Instruction: The lines to be copied run from the one containing "Comparing stuffed animal" to the end of the material below; reproduce them exactly, including both ends, and nothing more.

»»

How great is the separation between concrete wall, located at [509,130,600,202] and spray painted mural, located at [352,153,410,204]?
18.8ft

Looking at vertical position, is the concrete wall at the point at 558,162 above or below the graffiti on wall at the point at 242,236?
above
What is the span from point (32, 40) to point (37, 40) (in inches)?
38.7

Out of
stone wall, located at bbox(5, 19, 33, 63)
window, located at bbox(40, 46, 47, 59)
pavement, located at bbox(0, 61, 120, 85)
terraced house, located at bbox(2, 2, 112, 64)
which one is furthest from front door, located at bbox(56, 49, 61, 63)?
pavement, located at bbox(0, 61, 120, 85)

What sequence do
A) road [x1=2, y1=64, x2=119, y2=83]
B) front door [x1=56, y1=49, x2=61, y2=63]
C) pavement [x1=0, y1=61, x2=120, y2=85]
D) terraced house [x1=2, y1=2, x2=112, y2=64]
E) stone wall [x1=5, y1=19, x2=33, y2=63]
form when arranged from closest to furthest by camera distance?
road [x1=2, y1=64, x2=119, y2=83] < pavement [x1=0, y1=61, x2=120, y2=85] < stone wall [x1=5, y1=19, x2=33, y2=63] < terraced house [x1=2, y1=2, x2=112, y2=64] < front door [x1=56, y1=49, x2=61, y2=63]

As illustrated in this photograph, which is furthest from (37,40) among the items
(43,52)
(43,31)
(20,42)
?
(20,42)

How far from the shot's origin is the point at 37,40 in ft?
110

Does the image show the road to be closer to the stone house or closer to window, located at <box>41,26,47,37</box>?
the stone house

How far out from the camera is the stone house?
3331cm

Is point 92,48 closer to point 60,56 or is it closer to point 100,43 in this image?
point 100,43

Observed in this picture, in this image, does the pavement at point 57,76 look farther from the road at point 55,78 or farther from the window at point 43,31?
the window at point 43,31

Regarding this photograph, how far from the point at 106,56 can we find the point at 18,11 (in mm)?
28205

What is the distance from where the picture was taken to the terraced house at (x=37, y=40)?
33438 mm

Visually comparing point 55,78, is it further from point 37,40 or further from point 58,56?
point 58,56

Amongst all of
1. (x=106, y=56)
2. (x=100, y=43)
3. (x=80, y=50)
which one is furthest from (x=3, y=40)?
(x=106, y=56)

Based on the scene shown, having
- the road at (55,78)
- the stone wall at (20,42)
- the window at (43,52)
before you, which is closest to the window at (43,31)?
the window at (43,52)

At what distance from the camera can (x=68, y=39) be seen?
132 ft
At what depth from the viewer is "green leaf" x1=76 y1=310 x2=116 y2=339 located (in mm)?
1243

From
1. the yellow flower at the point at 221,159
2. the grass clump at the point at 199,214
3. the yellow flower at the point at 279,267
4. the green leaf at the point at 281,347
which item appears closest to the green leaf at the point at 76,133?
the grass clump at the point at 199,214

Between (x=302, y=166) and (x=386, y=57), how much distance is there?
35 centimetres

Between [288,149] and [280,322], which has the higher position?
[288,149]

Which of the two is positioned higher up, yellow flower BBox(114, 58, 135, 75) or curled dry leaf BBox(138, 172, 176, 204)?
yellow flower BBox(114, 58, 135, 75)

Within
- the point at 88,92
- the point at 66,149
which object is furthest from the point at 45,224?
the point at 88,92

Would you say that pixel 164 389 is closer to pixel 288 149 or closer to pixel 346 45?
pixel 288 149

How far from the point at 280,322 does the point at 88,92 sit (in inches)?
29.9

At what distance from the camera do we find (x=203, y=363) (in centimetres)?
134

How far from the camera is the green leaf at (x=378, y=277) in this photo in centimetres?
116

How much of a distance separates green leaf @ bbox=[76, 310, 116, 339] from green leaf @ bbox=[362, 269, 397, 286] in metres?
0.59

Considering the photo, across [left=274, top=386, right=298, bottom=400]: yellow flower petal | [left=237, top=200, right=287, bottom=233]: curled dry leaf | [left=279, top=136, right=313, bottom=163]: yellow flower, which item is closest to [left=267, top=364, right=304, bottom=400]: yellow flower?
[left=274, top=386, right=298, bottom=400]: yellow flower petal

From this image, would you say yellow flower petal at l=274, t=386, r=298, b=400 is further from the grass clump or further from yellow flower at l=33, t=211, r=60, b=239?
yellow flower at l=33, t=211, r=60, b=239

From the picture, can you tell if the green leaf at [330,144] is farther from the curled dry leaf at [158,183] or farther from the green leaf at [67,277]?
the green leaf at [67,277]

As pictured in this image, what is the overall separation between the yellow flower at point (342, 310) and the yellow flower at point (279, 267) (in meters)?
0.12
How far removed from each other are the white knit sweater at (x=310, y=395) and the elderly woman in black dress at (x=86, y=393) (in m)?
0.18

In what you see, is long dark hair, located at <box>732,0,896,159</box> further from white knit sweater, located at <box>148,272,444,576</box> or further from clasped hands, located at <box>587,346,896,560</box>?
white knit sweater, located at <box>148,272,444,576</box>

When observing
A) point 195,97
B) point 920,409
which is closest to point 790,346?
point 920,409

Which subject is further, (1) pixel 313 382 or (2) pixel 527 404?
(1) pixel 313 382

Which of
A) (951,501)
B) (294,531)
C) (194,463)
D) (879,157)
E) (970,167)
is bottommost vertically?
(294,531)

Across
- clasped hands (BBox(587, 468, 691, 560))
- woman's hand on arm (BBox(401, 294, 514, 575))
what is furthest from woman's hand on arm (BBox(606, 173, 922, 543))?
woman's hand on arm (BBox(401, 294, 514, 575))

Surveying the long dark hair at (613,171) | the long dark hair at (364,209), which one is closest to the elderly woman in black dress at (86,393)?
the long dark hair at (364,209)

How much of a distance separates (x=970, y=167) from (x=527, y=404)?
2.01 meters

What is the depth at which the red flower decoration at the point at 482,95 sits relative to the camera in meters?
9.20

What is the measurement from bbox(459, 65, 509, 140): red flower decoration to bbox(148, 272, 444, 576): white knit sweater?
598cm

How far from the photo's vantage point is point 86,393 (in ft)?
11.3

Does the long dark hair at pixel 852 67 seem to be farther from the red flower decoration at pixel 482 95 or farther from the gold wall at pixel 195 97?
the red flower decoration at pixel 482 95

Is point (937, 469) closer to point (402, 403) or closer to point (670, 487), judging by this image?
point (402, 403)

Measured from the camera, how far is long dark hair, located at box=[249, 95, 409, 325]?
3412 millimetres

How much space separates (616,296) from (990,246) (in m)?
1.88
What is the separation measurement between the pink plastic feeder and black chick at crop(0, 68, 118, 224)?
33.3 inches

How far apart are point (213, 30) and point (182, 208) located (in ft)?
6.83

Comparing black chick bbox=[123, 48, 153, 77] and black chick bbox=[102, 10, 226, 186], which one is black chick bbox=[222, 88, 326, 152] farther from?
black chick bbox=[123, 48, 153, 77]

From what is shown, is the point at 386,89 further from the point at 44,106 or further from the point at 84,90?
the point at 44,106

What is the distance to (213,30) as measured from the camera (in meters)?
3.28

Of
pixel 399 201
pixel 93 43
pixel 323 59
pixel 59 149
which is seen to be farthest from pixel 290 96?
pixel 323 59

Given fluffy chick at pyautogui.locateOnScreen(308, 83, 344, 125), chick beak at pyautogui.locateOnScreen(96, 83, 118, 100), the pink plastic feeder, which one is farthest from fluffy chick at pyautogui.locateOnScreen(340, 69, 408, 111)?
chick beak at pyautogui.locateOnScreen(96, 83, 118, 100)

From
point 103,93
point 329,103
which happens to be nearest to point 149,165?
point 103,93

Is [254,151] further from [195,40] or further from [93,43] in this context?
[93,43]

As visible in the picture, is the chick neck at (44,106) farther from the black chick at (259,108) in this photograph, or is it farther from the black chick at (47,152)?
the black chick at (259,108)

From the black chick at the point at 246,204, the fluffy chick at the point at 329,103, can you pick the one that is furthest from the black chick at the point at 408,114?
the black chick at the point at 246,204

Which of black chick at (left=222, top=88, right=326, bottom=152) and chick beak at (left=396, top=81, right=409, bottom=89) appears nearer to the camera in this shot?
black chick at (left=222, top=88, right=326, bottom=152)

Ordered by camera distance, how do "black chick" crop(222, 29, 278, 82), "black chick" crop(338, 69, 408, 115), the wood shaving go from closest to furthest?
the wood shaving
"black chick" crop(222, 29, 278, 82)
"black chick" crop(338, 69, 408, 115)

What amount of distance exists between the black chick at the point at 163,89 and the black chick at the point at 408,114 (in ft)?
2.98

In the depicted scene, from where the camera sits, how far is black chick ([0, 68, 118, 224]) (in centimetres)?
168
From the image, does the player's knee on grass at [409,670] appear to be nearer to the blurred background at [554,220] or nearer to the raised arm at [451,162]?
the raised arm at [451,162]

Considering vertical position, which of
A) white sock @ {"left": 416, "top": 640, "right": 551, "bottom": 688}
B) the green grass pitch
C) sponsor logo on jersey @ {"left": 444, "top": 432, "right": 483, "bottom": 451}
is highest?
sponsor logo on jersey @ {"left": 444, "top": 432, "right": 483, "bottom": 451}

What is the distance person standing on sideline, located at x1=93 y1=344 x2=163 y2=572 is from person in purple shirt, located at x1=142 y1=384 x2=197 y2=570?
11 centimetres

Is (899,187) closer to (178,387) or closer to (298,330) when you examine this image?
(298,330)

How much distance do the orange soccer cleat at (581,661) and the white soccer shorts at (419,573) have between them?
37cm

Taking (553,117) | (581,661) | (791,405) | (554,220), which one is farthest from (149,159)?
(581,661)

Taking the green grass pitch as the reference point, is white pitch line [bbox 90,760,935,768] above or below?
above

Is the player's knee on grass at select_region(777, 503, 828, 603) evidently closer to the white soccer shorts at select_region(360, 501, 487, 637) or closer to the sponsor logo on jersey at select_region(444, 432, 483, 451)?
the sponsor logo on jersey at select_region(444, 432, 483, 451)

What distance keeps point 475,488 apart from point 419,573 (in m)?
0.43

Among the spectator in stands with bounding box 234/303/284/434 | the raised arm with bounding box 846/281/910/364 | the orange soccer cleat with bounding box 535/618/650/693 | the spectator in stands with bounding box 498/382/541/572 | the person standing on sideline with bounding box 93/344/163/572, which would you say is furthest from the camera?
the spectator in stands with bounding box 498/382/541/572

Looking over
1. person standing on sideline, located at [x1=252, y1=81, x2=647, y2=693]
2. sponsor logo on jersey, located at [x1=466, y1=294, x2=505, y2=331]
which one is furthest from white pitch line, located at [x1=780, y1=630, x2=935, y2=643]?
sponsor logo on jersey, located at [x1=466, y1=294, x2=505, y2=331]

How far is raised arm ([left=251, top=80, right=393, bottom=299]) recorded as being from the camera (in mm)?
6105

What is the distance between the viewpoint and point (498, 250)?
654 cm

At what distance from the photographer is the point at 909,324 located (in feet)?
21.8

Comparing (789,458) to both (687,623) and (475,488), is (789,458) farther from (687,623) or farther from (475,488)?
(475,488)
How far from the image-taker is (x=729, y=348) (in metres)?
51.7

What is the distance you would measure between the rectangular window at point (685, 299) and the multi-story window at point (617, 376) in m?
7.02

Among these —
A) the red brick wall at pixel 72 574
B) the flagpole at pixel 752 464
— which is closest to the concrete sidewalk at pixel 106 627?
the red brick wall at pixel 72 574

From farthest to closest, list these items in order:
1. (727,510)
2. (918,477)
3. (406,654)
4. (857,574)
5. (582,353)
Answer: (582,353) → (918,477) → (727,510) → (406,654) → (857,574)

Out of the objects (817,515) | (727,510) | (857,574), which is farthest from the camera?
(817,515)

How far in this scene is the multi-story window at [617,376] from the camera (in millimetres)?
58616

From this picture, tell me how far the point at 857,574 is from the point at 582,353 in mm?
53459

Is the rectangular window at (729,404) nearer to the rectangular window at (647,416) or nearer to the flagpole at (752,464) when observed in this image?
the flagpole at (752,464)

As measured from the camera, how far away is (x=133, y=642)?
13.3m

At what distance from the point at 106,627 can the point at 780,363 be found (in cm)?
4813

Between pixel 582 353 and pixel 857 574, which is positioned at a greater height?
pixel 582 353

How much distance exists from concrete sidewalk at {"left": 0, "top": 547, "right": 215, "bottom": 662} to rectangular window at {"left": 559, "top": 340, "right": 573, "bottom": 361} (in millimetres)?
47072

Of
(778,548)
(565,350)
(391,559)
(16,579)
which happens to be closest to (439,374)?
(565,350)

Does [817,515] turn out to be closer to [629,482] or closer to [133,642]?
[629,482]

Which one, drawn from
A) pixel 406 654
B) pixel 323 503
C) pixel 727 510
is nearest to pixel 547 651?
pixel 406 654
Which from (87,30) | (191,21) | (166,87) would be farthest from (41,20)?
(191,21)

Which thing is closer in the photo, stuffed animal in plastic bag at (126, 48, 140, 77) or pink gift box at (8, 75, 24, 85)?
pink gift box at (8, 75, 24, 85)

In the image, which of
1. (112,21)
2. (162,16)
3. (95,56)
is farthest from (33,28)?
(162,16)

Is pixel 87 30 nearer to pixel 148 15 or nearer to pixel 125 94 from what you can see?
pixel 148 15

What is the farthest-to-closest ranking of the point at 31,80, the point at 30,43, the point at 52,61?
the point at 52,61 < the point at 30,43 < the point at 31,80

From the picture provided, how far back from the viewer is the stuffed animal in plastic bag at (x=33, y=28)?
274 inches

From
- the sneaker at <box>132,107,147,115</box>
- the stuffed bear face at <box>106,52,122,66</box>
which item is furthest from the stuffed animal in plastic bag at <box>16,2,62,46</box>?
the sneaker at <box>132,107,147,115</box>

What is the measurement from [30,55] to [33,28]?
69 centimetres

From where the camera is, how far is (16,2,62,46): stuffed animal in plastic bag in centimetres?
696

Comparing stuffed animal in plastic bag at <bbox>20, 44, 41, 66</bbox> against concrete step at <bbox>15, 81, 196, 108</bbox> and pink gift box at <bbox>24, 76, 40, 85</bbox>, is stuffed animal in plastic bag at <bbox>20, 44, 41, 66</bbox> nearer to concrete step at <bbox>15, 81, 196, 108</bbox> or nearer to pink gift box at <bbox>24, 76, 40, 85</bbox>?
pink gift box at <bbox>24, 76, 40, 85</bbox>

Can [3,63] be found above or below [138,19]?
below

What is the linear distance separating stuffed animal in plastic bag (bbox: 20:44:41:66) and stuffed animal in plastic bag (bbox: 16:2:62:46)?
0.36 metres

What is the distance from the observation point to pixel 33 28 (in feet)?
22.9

««

Correct result:
Comparing stuffed animal in plastic bag at <bbox>20, 44, 41, 66</bbox> against concrete step at <bbox>15, 81, 196, 108</bbox> and pink gift box at <bbox>24, 76, 40, 85</bbox>, is stuffed animal in plastic bag at <bbox>20, 44, 41, 66</bbox> nearer to concrete step at <bbox>15, 81, 196, 108</bbox> or nearer to pink gift box at <bbox>24, 76, 40, 85</bbox>?
pink gift box at <bbox>24, 76, 40, 85</bbox>

Can [3,63] be found above or below [138,19]?
below

What is the linear distance separating stuffed animal in plastic bag (bbox: 20:44:41:66) and stuffed animal in plastic bag (bbox: 16:2:62:46)?
0.36 metres

What is the distance from the observation point to pixel 33 28 (in feet)?
22.9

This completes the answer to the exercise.